● **Excerpted passage**

Dubin-Thaler also uses the BioBus to educate students about sustainability issues. The bus gets its electricity from a 4-foot-high wind turbine and solar panels on the roof, and the engine runs entirely on vegetable oil. For Dubin-Thaler, the choice to make the bus sustainable was as much about being practical as it was about being eco-friendly. “Going to different locations every week, you rarely have access to electrical outlets,” he explains. “A lot of people use generators, but generators can be loud and temperamental. Plus, they use a lot of fuel.”

Over the summer, Dubin-Thaler remodeled the bus’s interior, replacing the kitchenette with bench space so he can add pipettes and other lab equipment. He has also been trying to amass funds to equip the bus with broadband Internet, which would enable video conferencing with scientists outside New York and make it easier to maintain long-term projects with the schools he visits. At some point, Dubin-Thaler wants to have students doing original research, with different schools contributing small parts of the project. Carried on long enough, he and the students might even get a publication out of it, he muses. “I don’t see any reason why you couldn’t do PhD-level work on this bus,” he says.

● **Supplied material**

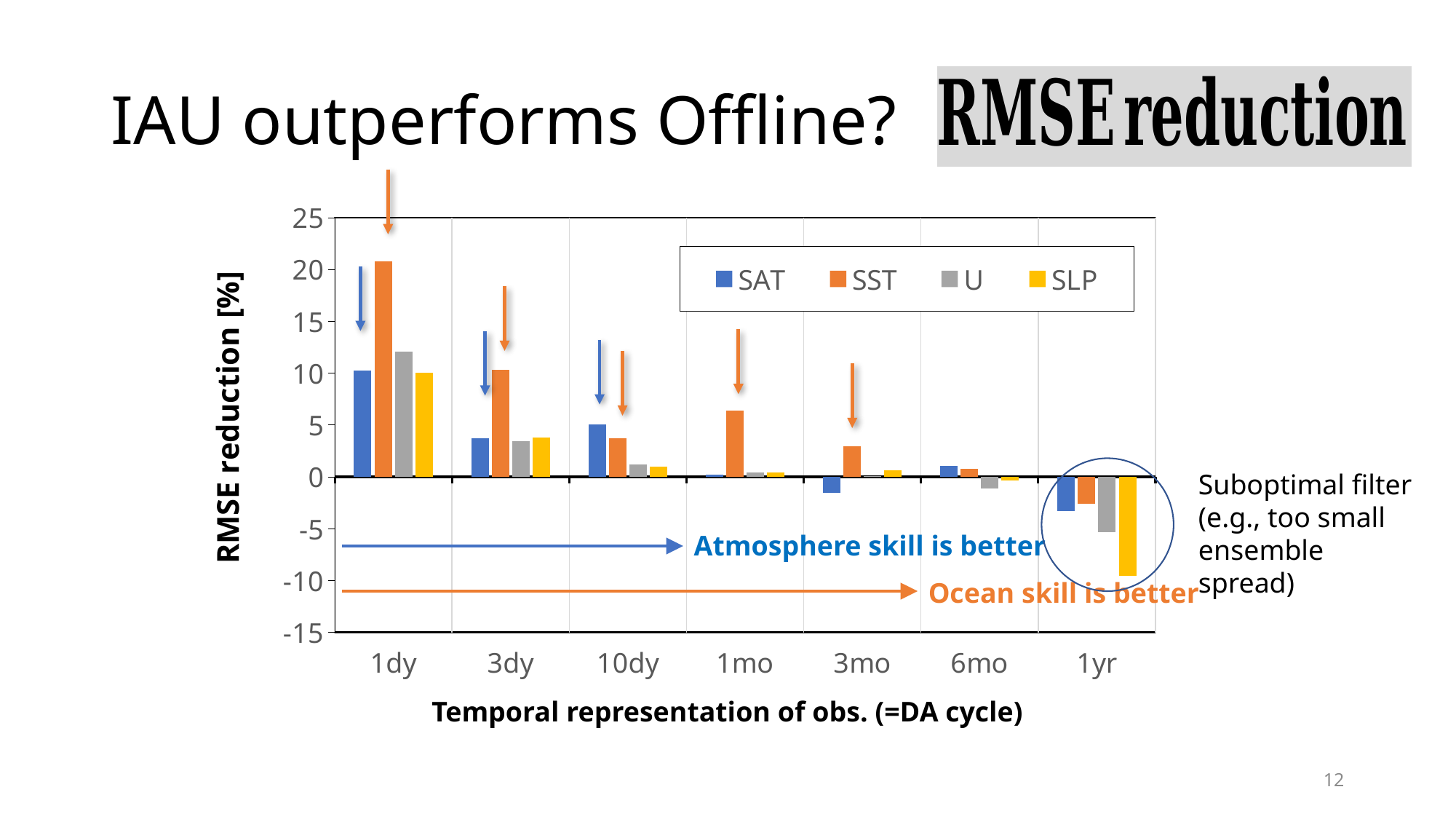
Overall, do the SST values rise or fall from 1dy to 1yr? fall For which category is the SST bar the highest? 1dy What kind of chart is shown on the slide? bar chart Is the U value at 1dy greater or less than 10? greater Which series has the highest RMSE reduction at 1dy? SST At 10dy, which is larger, the SAT value or the SST value? SAT Which series has the lowest value at 1yr? SLP What is the title of the y axis? RMSE reduction [%] Is the SLP value at 1yr greater or less than -5? less How many series does the legend list? 4 How many categories are shown on the x axis? 7 Is the SST value at 1dy greater or less than 15? greater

● **Task requirements**
Write what comes next in the BioBus passage, picking up after its final sentence. The listing has no connection to the BioBus passage.

● **Exercise answer**
Dubin-Thaler and the BioBus are scheduled to attend schools in New York City through the year, but eventually he hopes his services will not be in such high demand. Having put together his mobile lab on a shoestring budget, he is trying to encourage schools to do the same. All of the microscopes on the BioBus were donated, but Dubin-Thaler says even if schools had to buy their own instruments they could duplicate his project for about $100,000, a relatively small price compared to the cost of building a stationary laboratory. “Some of the experiments we do on the bus require top-of-the-line equipment, but there are plenty of others that teachers could do cheaply,” he says.